Private-equity and similar funds sometimes invest in portfolio companies that may have significant liabilities under ERISA and the corresponding provisions of the Internal Revenue Code. A lurking question that has persisted is whether, if a fund's ownership interest exceeds certain percentage thresholds, the fund and its portfolio companies are aggregated under the so-called "controlled group" rules as a single employer. The implications can extend to other matters, such as nondiscrimination testing and COBRA responsibility.
For many noncorporate funds, the analysis can turn in part on the critical threshold question of whether a particular investment fund is a "trade or business" for these purposes. If not, it may be the case that aggregation is not required, regardless of the extent of the fund's ownership of its portfolio companies.
This question has attracted some particular attention in recent years, with the release of a Sept. 26, 2007, letter from the PBGC. The PBGC letter holds that the private equity fund there at issue was a "trade or business," and that certain of its subsidiaries were considered, together with the fund, to be a single employer under ERISA.
Arguably, the PBGC had taken a result-oriented approach and, in particular, does not seem to have coordinated in the preparation of the 2007 letter with the experts at the IRS/Treasury as to tax analysis that lies at the very heart of the issue. Nevertheless, as one might expect when a governmental agency speaks, the PBGC letter has caused consternation in the market, despite its arguably dubious reasoning. See generally Oringer, "Investment Funds and ERISA Controlled Groups - Egregious Aggregation?" 35 Pens. & Bens. Rep. (BNA) 1929 (2008); Moulder, "Controlled Group Liability: The Private Equity Fund's Side of the Story," 16 J. of Deferred Comp. 19 (2011).
A recent decision by a Massachusetts federal district court in the case of Sun Capital Partners III v. N.E. Teamsters and Trucking Industry Pension Fund, Civ. Action No. 10-10921-DPW (D. Mass. Oct. 18, 2012), directly addresses the PBGC's 2007 letter. The court decision in the Sun Capital Partners case is an important one, as it is the first one to reject the letter after detailed analysis, and may have extensive ramifications for investment funds and, in particular, private equity funds.

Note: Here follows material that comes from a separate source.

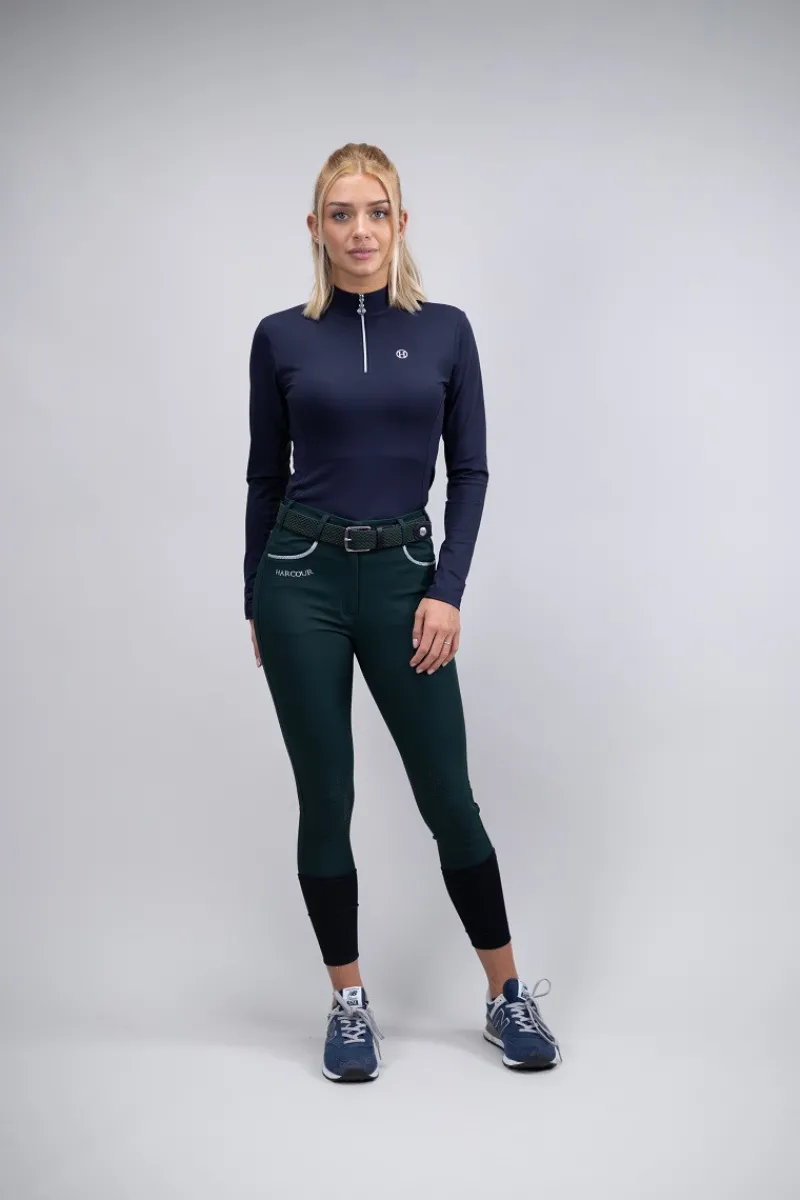 Femme Harcour Jaltika Pantalon equitation fix system grip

The court addressed, as a threshold matter, whether it should defer to any extent to the PBGC opinion. The Sun Capital Partners decision states: "I find the [PBGC] Appeals Board opinion unpersuasive. First, it misunderstood the law of agency in determining whether the private equity firm in that case was a 'trade or business' for purposes of the statute. Second, it misread Supreme Court precedent [relevant to the 'trade or business' question]."
Next, the court, "[u]ndistracted by an errant agency decision, . . . turn[ed] . . . to consideration of whether the Sun Funds were engaged in a 'trade or business' under governing law.". As to that critical issue, the court stated: "Even taken in the light most favorable to the Pension Fund, the record establishes that the Sun Funds are not a 'trade or business.' The Sun Funds do not have any employees, own any office space, or make or sell any goods.". After going through further analysis of the Funds' characteristics and activities, the court added: "Because I find that neither of the Sun Funds is a 'trade or business,' I do not reach, nor do I decide, the issue of 'common control.'"
Not only does the Sun Capital Partners decision squarely reject the PBGC letter, but it uses striking language in doing so: "unpersuasive," "it misunderstood the law," "it misread Supreme Court precedent," "an errant agency decision." Maybe, at the end of the day, another decisionmaker will give the PBGC letter more credence. But, at least for now, Sun Capital Partners shows that governmental agencies do not necessarily operate unassailably in an insular bubble. The effect on the market, even of "errant" pronouncements, can be palpable; at a minimum, if there are issues that call for experts in other areas to be consulted, then arguably such consultation should be pursued, notwithstanding that the agency's desired answer may, after due consideration, ultimately be elusive.
The court's carefully reasoned decision in the Sun Capital Partners case is a welcome addition to the authority regarding the question of whether investment funds may be aggregated with their portfolio companies for purposes of the controlled-group rules. While the final words on the matter may well not yet have been written, Sun Capital Partners may at a minimum cause the PBGC's 2007 letter to be viewed by the market with an increasingly jaundiced eye.